Most recently, Yundt said he’s been inspired by the work done by nations in the Global South and non-nuclear countries to bring the United Nations Treaty on the Prohibition of Nuclear Weapons into force. The treaty, which entered into force in January 2021, now has 95 signatories, though none of the world’s nuclear powers have signed on.
“But,” said Yundt, “as we are here today on Good Friday, recognizing the violence that took place that day, we are also standing here as the tide of diminishing nuclear danger has shifted.” Since the New START Treaty, the last remaining U.S.-Russian nuclear arms treaty, expired in February, there are no limits on the numbers of deployed nuclear weapons or delivery vehicles, and no inspection regimes are in place, “meaning we are back to the most dangerous days of the Cold War, where each side is guessing what the other side is doing.”
While President Trump has repeatedly talked about wanting to engage Russia and China in nuclear arms talks, Yundt said the administration has not taken steps to start talks and is cutting funds for nuclear nonproliferation.
“Perhaps most concerning,” he said, “they’ve increased rhetoric about conducting nuclear tests. We have not conducted nuclear tests since 1992 … Once the genie of nuclear testing is back out of the lamp, it will be very difficult to put it back, and then all the elements of full-scale nuclear arms racing will be back upon us.”
But instead of working toward a more stable world and making sure more countries don’t arm themselves with nuclear weapons, Yundt said, “This administration has started a war with Iran.”
Noting that the president was about to send Congress a proposed budget requesting an unprecedented $1.5 trillion in military spending, including nearly $30 billion for nuclear weapons programs, he said Livermore Lab would receive over $3 billion, with nearly 90% of that going to the Lab’s nuclear weapons-related activities.
Yundt pointed to “rays of hope”—upcoming activities he urged members of the public to join.
In May, a public comment period with public hearings in five locations around the country will give people a chance to speak out and submit written comments about plans to manufacture new plutonium bomb cores for the new Sentinel intercontinental ballistic missile at sites in South Carolina and New Mexico, with Livermore Lab serving as the lead design lab.

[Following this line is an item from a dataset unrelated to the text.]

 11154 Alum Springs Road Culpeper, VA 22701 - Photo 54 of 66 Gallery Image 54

And a measure now before the House of Representatives, House Resolution 317, calls for negotiations to achieve a successor treaty to New START. H. Res. 317, Urging the United States to Lead the World Back from the Brink of Nuclear War and Halt and Reverse the Nuclear Arms Race, also explicitly opposes nuclear weapons testing, seeks to end the president’s sole authority to launch a nuclear first strike, and halts funding for new nuclear warheads.
- Res. 317, introduced in the House a year ago, has 53 cosponsors, including Bay Area Representatives Lateefah Simon, Zoe Lofgren, John Garamendi, and Mark de Saulnier. Yundt urged constituents to thank them, and encouraged constituents whose representatives haven’t yet endorsed to press them to sign on as well.

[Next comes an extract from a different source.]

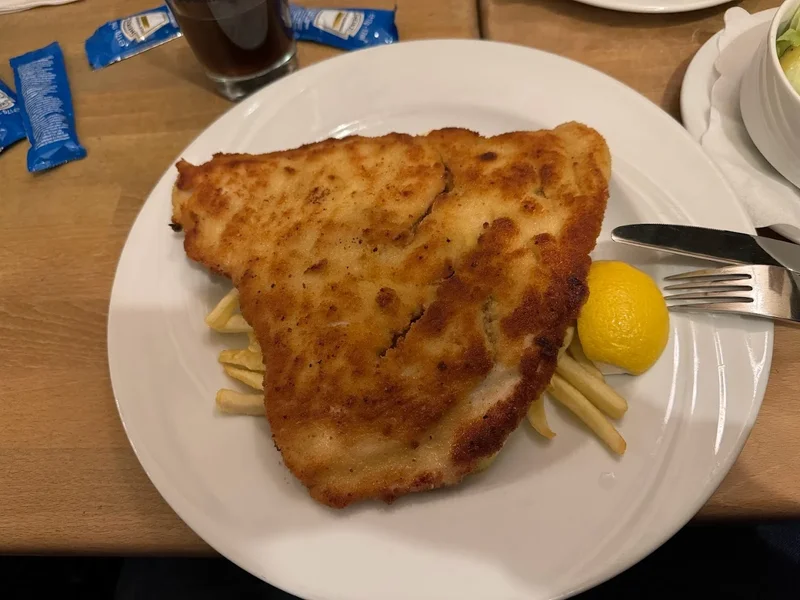 menu 2 of Sappralott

“These may seem like small actions,” he said, “but if many of us take them, it can have a big impact.”
The Interfaith Service of Worship and Witness was planned by the Ecumenical Peace Institute, Livermore Conversion Project, and Tri-Valley CAREs.

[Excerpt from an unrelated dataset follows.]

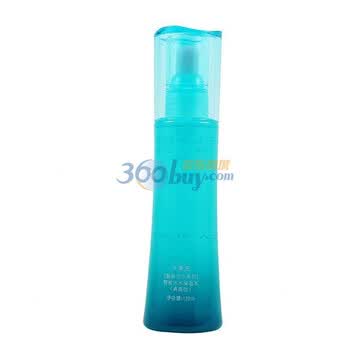 卡姿兰Carslan 智能活水保湿水（清爽型）120ml 促进代谢 自动循环更新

Rev. Max Lynn of St. John’s Presbyterian Church in Berkeley gave the homily. Francisco Herrera and Benjamin Mertz provided music, and Kathleen Robbiano led participants in ceremonial dance.
Co-sponsors were the Haiti Action Committee; Newman Nonviolent Peacemakers/Fr. Bill O’Donnell Social Justice Committee; NorCal Sabeel; St. John’s Presbyterian Church, Berkeley; Trinity Cathedral “TREE” Committee: Trinity Respecting Earth and Environment; and Veterans for Peace.